Bass's introduction to his work is most characteristic of the spirit prevailing among German Jews at that time: he cites ten "religious reasons" for the usefulness of his work. Not only was Bass's undertaking new to the German Jews, but it also appeared strange to them; only the Portuguese Jews of Amsterdam, who had a leaning toward methods and systems, knew how to appreciate him. Christian scholars, however, were at once impressed by the scholarship, style, usefulness, and reliability of the bibliography. Latin as well as German translations, some of which are still extant in manuscript, were undertaken by Christian Orientalists. The greatest proof of Bass's merit lies in the fact that Johann Christoph Wolf's Bibliotheca Hebræa is based chiefly on the Siftei Yeshenim.

===Siftei Chachamim===
His work Siftei Chachamim is a supercommentary to Rashi's commentary to the Pentateuch and the five Megillot. Its general method is to identify the difficulty which made Rashi's comments necessary. Much of its material is based on earlier supercommentaries such as that of Elijah Mizrachi; it summed up with brevity and clearness the best work of fifteen previous supercommentaries on Rashi.

Even today the book is considered a useful aid toward understanding and appreciating Rashi.
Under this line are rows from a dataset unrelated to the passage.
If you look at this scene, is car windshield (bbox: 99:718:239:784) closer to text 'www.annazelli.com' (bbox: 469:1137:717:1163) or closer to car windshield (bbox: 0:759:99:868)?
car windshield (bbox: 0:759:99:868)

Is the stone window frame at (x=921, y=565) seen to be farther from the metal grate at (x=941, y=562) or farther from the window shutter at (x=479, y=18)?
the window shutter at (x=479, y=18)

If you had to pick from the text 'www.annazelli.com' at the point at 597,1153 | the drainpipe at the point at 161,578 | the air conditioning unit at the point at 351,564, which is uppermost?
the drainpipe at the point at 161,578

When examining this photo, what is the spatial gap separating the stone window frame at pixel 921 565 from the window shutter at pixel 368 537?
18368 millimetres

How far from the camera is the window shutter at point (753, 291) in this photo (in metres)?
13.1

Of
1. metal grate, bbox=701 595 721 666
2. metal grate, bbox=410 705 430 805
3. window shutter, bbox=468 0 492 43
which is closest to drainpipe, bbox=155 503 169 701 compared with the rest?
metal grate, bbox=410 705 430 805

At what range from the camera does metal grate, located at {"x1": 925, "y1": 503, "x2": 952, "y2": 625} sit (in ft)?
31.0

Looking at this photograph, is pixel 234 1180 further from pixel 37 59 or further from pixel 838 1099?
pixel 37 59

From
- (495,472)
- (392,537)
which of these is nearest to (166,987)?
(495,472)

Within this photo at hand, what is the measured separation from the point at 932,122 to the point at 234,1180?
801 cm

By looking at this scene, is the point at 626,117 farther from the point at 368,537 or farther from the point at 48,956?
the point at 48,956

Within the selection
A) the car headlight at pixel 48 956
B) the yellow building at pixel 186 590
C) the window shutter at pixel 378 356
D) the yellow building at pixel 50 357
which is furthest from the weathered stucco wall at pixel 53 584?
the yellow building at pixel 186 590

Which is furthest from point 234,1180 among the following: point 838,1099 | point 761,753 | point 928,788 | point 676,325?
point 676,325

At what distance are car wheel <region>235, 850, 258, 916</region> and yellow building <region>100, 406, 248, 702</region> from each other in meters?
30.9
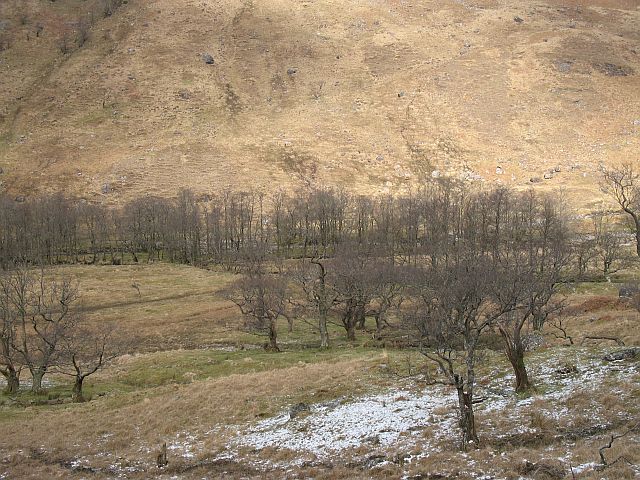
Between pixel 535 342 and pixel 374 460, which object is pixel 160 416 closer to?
pixel 374 460

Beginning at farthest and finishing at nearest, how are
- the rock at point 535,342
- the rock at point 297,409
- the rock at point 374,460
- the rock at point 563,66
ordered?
the rock at point 563,66 → the rock at point 535,342 → the rock at point 297,409 → the rock at point 374,460

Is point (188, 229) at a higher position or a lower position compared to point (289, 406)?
higher

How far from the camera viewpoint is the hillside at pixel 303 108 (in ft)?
472

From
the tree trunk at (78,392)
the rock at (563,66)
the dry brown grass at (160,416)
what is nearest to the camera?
the dry brown grass at (160,416)

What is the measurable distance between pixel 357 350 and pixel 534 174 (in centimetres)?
11581

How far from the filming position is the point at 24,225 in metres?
106

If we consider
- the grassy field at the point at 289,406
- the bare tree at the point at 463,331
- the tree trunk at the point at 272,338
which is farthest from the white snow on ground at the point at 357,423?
the tree trunk at the point at 272,338

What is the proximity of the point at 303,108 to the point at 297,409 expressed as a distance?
475 feet

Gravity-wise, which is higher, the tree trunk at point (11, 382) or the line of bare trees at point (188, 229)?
the line of bare trees at point (188, 229)

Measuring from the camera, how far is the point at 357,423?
26.3 m

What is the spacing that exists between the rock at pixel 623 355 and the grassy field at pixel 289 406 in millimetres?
694

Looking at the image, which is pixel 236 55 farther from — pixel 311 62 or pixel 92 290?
pixel 92 290

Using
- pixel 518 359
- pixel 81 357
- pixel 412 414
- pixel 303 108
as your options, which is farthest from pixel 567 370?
pixel 303 108

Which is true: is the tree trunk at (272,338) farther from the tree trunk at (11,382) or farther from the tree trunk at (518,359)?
the tree trunk at (518,359)
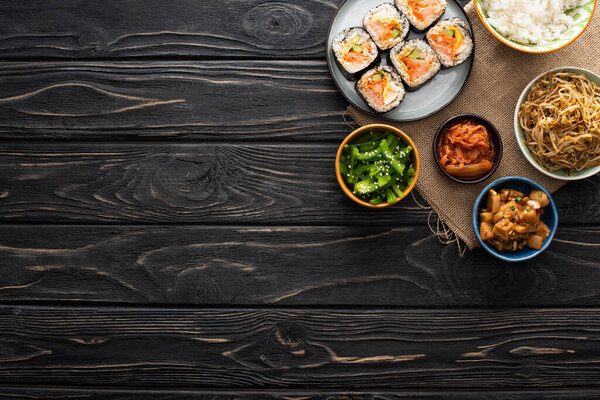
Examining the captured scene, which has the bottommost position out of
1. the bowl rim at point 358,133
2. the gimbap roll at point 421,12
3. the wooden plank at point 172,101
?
the bowl rim at point 358,133

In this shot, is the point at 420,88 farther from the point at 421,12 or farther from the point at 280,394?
the point at 280,394

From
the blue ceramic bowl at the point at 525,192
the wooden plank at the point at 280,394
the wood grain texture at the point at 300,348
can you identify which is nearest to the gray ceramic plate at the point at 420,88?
the blue ceramic bowl at the point at 525,192

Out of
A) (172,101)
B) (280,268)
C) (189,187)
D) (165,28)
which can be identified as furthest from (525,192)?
(165,28)

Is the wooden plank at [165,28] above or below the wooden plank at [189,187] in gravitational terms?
above

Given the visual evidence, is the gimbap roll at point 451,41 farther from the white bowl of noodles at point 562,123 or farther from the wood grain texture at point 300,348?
the wood grain texture at point 300,348

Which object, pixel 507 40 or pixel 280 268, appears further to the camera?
pixel 280 268

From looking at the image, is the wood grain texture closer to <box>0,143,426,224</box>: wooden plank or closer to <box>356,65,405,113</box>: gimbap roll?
<box>0,143,426,224</box>: wooden plank
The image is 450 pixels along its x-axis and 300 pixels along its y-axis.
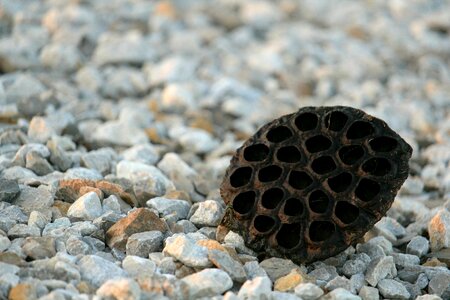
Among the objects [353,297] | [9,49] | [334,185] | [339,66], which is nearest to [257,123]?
[339,66]

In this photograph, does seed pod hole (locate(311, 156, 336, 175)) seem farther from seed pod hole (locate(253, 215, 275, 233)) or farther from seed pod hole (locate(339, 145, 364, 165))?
seed pod hole (locate(253, 215, 275, 233))

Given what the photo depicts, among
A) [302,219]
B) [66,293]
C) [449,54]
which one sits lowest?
[66,293]

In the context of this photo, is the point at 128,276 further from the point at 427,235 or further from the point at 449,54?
the point at 449,54

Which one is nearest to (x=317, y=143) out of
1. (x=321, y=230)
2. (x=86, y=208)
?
(x=321, y=230)

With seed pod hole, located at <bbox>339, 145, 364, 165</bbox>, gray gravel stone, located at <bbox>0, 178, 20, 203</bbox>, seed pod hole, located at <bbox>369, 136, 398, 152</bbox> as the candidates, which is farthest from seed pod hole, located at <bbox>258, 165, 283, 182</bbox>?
gray gravel stone, located at <bbox>0, 178, 20, 203</bbox>

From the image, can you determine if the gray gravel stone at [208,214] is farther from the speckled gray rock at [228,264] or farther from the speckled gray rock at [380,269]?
the speckled gray rock at [380,269]

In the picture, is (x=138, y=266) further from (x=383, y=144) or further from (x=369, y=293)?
(x=383, y=144)

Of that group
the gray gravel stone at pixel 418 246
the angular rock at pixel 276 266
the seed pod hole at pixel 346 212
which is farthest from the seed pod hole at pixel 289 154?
the gray gravel stone at pixel 418 246
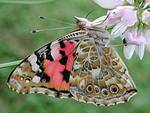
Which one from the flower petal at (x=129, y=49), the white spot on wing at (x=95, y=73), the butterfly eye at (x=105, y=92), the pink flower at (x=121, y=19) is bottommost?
the butterfly eye at (x=105, y=92)

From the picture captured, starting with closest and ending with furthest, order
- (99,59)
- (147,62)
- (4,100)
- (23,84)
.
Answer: (23,84) < (99,59) < (4,100) < (147,62)

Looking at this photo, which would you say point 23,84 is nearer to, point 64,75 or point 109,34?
point 64,75

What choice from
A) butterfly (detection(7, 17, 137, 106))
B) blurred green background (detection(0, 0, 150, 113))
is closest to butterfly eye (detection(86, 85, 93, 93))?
butterfly (detection(7, 17, 137, 106))

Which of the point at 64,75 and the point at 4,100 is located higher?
the point at 64,75

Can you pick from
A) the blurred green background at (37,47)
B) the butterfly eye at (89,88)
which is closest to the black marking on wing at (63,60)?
the butterfly eye at (89,88)

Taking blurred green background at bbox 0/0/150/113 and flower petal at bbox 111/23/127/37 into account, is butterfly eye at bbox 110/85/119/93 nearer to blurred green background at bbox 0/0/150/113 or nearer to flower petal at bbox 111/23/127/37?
flower petal at bbox 111/23/127/37

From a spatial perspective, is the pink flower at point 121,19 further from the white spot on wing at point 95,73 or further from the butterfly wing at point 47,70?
the white spot on wing at point 95,73

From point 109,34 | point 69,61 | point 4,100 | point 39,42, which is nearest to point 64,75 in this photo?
point 69,61
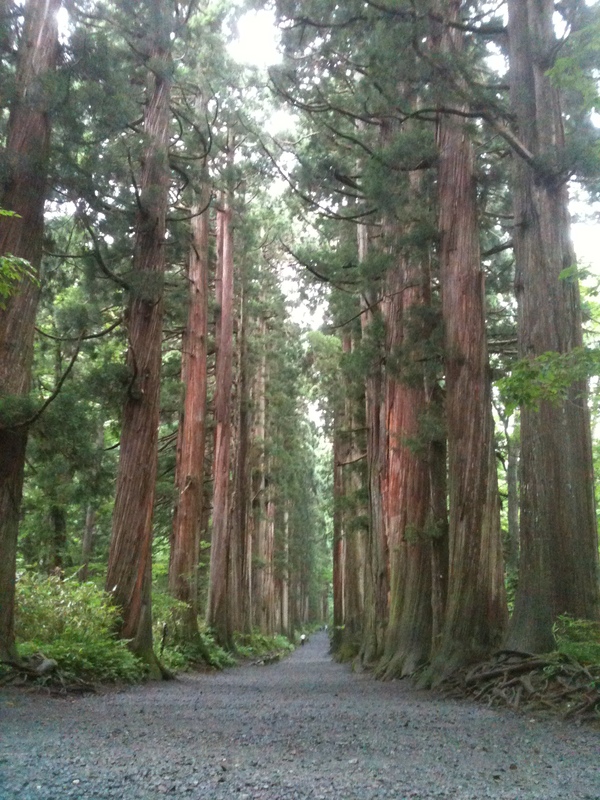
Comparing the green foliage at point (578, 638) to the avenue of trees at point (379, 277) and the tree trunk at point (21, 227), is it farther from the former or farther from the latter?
the tree trunk at point (21, 227)

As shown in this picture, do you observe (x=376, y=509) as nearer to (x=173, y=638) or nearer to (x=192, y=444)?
(x=192, y=444)

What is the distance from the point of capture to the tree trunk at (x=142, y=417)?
10.6 meters

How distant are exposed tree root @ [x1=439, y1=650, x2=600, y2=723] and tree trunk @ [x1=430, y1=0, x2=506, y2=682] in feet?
2.77

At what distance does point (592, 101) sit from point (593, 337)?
31.3ft

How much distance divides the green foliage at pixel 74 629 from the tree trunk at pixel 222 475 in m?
9.10

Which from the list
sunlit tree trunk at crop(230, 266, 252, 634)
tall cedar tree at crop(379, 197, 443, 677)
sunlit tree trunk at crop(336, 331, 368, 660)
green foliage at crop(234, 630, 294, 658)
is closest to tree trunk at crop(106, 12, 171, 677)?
tall cedar tree at crop(379, 197, 443, 677)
It is considered so essential that there exists a summary work on it, called Ikar Siftei Chachamim. This work generally leaves out the questions that the Siftei Chachamim raises on Rashi, and simply sums up his idea that he culled from the Rashi in about a sentence or two equivalent to the paragraph-length entries in the Siftei Chachamim. (One example is Weinfeld, Joseph Halevi Shalom. Chumash Orech Yamim. Jerusalem: Orech Publishers, 1997.)

===Other works===
In 1669 he reprinted Moses Sartels' Yiddish glossary on the Bible, adding a grammatical preface, a work intended to supply the lack of grammatical knowledge among teachers of the young, and to furnish the latter with the correct German rendering in translating the Bible. Bass was greatly interested in improving the instruction of the young, and recommended the German-Polish Jews to imitate the methods of instruction obtaining in the Portuguese community of Amsterdam, describing in detail their curriculum. (His subcommentary Siftei Hachamim is also intended for elementary instruction.)

His itinerary, entitled Massekhet Derek Eretz, is a short treatise on the roads of the country (Amsterdam, 1680); the book, written in Yiddish, contains also tables of all the current coins, measures, and weights in European countries, and a list of routes, post connections, and distances.